Quale è il minimo comune denominatore? che i commenti, tutti, non parlano della vicenda elettorale e delle evidenze in essa emerse ma parlano invece della “narrazione” sulla vicenda. E, ovviamente, si mostrano scandalizzati perché non c’è il lieto fine ma il buono muore. Come se in star wars Anakin prima facesse fuori Luke poi Palpatine e diventasse lui il supremo signore dei Sith.

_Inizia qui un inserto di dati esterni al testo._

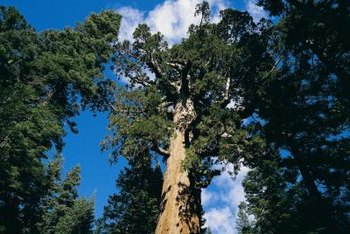 Redwood seeds produce giant trees.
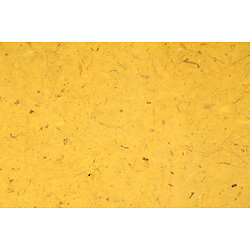 Papier banane - jaune  95x65cm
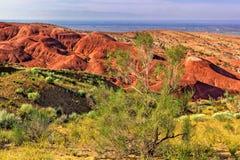 在红色山和蓝天背景的绿色灌木  库存图片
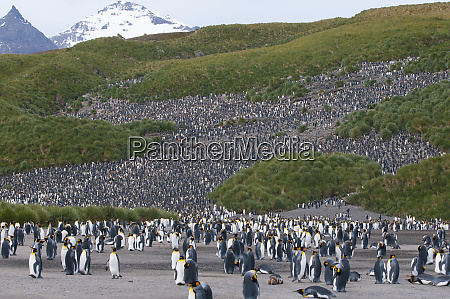 south georgia salisbury plain king penguins
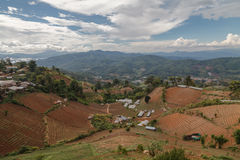 Platteland in de bergen Stock Foto's
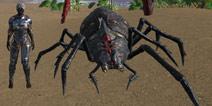 驯服一只蜘蛛无伤过毒气洞 【世界的猫精灵】
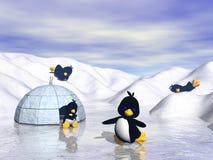 Família do pinguim Foto de Stock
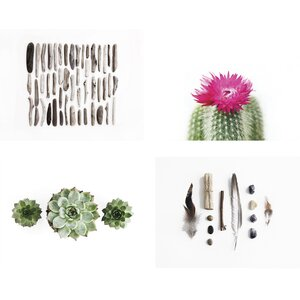 Nature 4 Piece Photographic Print Set (Set of 4) by Kindred Sol Collective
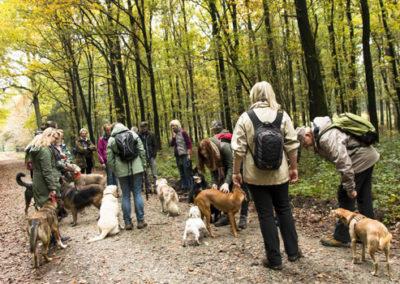 Hundewanderung mit der Hundeschule Zufriedene Hunde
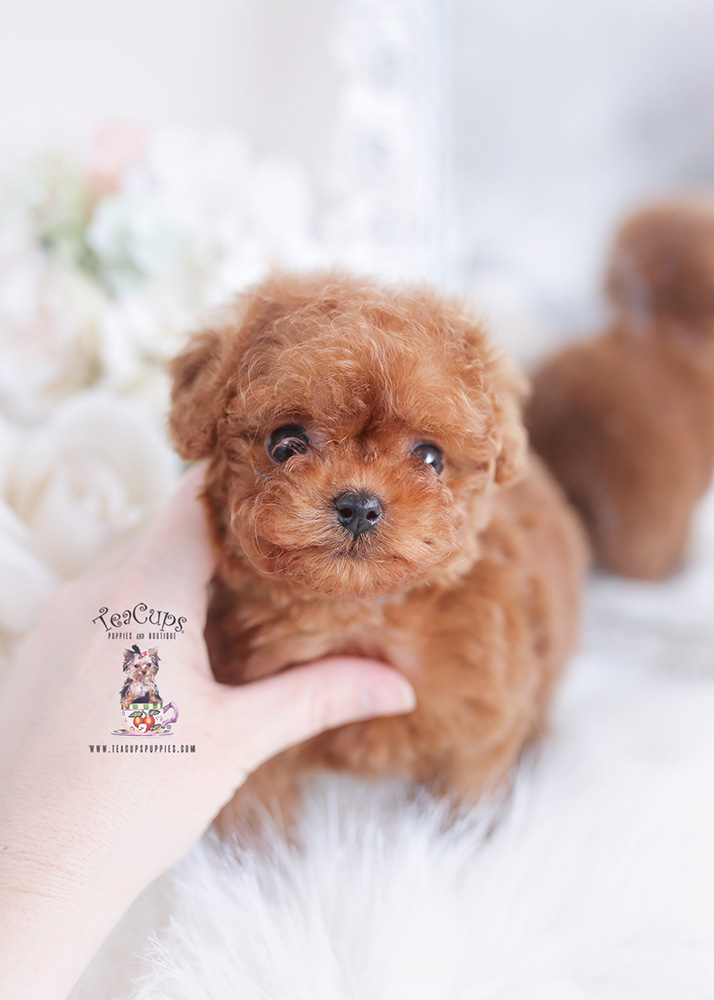 tiny red poodle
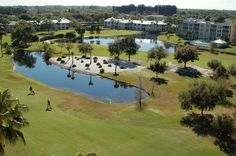 Pinebrook Ironwood Golf Club 4260 Ironwood Circle, Bradenton FL, 34209 Phone: (941) 792-3288 Golf Clubs, Golf Courses, Photo Galleries, Tennis, Phone, Telephone, Mobile Phones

Nella vicenda reale il tizio:

  • Poteva portare legittimamente le armi che aveva con sè.
  • Viene aggredito da tre persone che sfruttano i disordini per saccheggiare.
  • Reagisce sparando per autodifesa uccidendone due e ferendone uno.
  • La giuria riconosce l’autodifesa e dichiara non colpevole.

Nella narrazione invece

  • Il tizio è un suprematista bianco che vuole giocare alla caccia. all’attivista, perciò esce con il fucile.
  • Incontra tre attivisti “neri”(1) che pacificamente manifestavano contro il razzismo.
  • Spara a loro a sangue freddo e poi sostiene di essere stato aggredito
  • La giuria in nome del principio “black lives don’t matter” assolve.

 

Perché tirano fuori la storia dell’attacco da parte di Kyle, continuano con la bufala delle pacifiche proteste e ovviamente se la prendono con il cattivo della narrazione. Imho stanno cercando di essere i puri più puri, per poter ovviamente attaccare una comoda etichetta “amico dei suprematisti” al compagno un poco meno puro e prendere le sue preferenze.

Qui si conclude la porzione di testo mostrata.